> _Required task_:
Your task is to copy the listing exactly, with the pictures left out.

> _Data provided_:
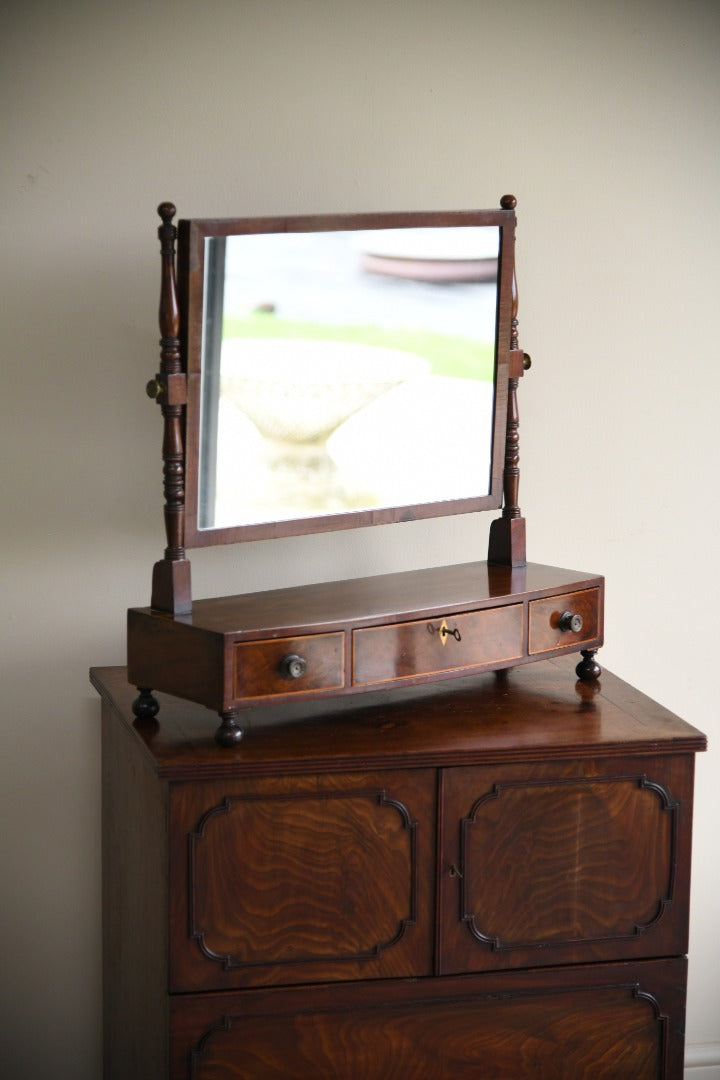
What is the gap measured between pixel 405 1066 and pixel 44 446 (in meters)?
1.29

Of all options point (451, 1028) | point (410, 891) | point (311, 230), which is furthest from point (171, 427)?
point (451, 1028)

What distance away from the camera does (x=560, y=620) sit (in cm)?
231

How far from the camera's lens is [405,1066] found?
2.10 meters

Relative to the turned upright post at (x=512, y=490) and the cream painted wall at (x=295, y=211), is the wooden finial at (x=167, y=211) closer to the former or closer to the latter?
the cream painted wall at (x=295, y=211)

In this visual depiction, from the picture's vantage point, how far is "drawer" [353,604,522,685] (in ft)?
6.92

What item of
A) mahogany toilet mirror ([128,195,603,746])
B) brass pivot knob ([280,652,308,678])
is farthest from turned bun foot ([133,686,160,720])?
brass pivot knob ([280,652,308,678])

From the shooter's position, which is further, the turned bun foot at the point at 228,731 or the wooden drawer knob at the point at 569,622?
the wooden drawer knob at the point at 569,622

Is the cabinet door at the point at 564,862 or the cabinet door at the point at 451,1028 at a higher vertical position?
the cabinet door at the point at 564,862

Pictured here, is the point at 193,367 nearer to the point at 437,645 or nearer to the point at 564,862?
the point at 437,645

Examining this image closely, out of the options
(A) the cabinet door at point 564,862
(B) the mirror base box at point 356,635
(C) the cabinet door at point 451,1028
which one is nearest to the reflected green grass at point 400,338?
(B) the mirror base box at point 356,635

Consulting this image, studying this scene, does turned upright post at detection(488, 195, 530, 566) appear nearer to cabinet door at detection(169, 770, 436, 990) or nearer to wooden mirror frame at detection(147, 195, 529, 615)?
wooden mirror frame at detection(147, 195, 529, 615)

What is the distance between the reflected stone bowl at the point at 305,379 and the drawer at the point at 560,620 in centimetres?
47

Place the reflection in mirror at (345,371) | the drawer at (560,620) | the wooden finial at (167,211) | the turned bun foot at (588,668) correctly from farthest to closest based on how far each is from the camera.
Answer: the turned bun foot at (588,668) → the drawer at (560,620) → the reflection in mirror at (345,371) → the wooden finial at (167,211)

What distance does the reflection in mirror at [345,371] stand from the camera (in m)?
2.08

> _Answer to this exercise_:
What is the gap measured between pixel 405 1066 and pixel 44 446 (in meters)?
1.29

Of all options point (451, 1028) | point (410, 891) | point (311, 230), which is furthest from point (171, 427)?
point (451, 1028)

What distance away from the camera does (x=560, y=620) sit (in cm)?
231

How far from the camera's lens is [405,1066] found?
2.10 meters

Relative to the turned upright post at (x=512, y=490) and the cream painted wall at (x=295, y=211), is the wooden finial at (x=167, y=211) closer to the former or closer to the latter?
the cream painted wall at (x=295, y=211)

In this visual depiction, from the picture's vantage point, how far is "drawer" [353,604,522,685] (in ft)?
6.92

What item of
A) mahogany toilet mirror ([128,195,603,746])
B) brass pivot knob ([280,652,308,678])
is farthest from turned bun foot ([133,686,160,720])?
brass pivot knob ([280,652,308,678])

From the shooter's position, which is further, the turned bun foot at the point at 228,731 or the wooden drawer knob at the point at 569,622?
the wooden drawer knob at the point at 569,622

Is the cabinet door at the point at 564,862 or the cabinet door at the point at 451,1028 at a higher vertical position?
the cabinet door at the point at 564,862

Pictured here, is the point at 193,367 nearer to the point at 437,645 or nearer to the point at 564,862?
the point at 437,645

Examining this image closely, out of the options
(A) the cabinet door at point 564,862
(B) the mirror base box at point 356,635
(C) the cabinet door at point 451,1028
which one is nearest to the reflected green grass at point 400,338?
(B) the mirror base box at point 356,635

Consulting this image, studying this scene, does turned upright post at detection(488, 195, 530, 566) appear nearer to cabinet door at detection(169, 770, 436, 990) or nearer to wooden mirror frame at detection(147, 195, 529, 615)?
wooden mirror frame at detection(147, 195, 529, 615)

What is the distance between the reflected stone bowl at the point at 305,379 and the drawer at the point at 560,620 in centimetres?
47

Place the reflection in mirror at (345,371) | the drawer at (560,620) | the wooden finial at (167,211) | the turned bun foot at (588,668) correctly from farthest to closest based on how far each is from the camera.
Answer: the turned bun foot at (588,668) → the drawer at (560,620) → the reflection in mirror at (345,371) → the wooden finial at (167,211)

What distance does the reflection in mirror at [345,371] stand from the camera (in m)?
2.08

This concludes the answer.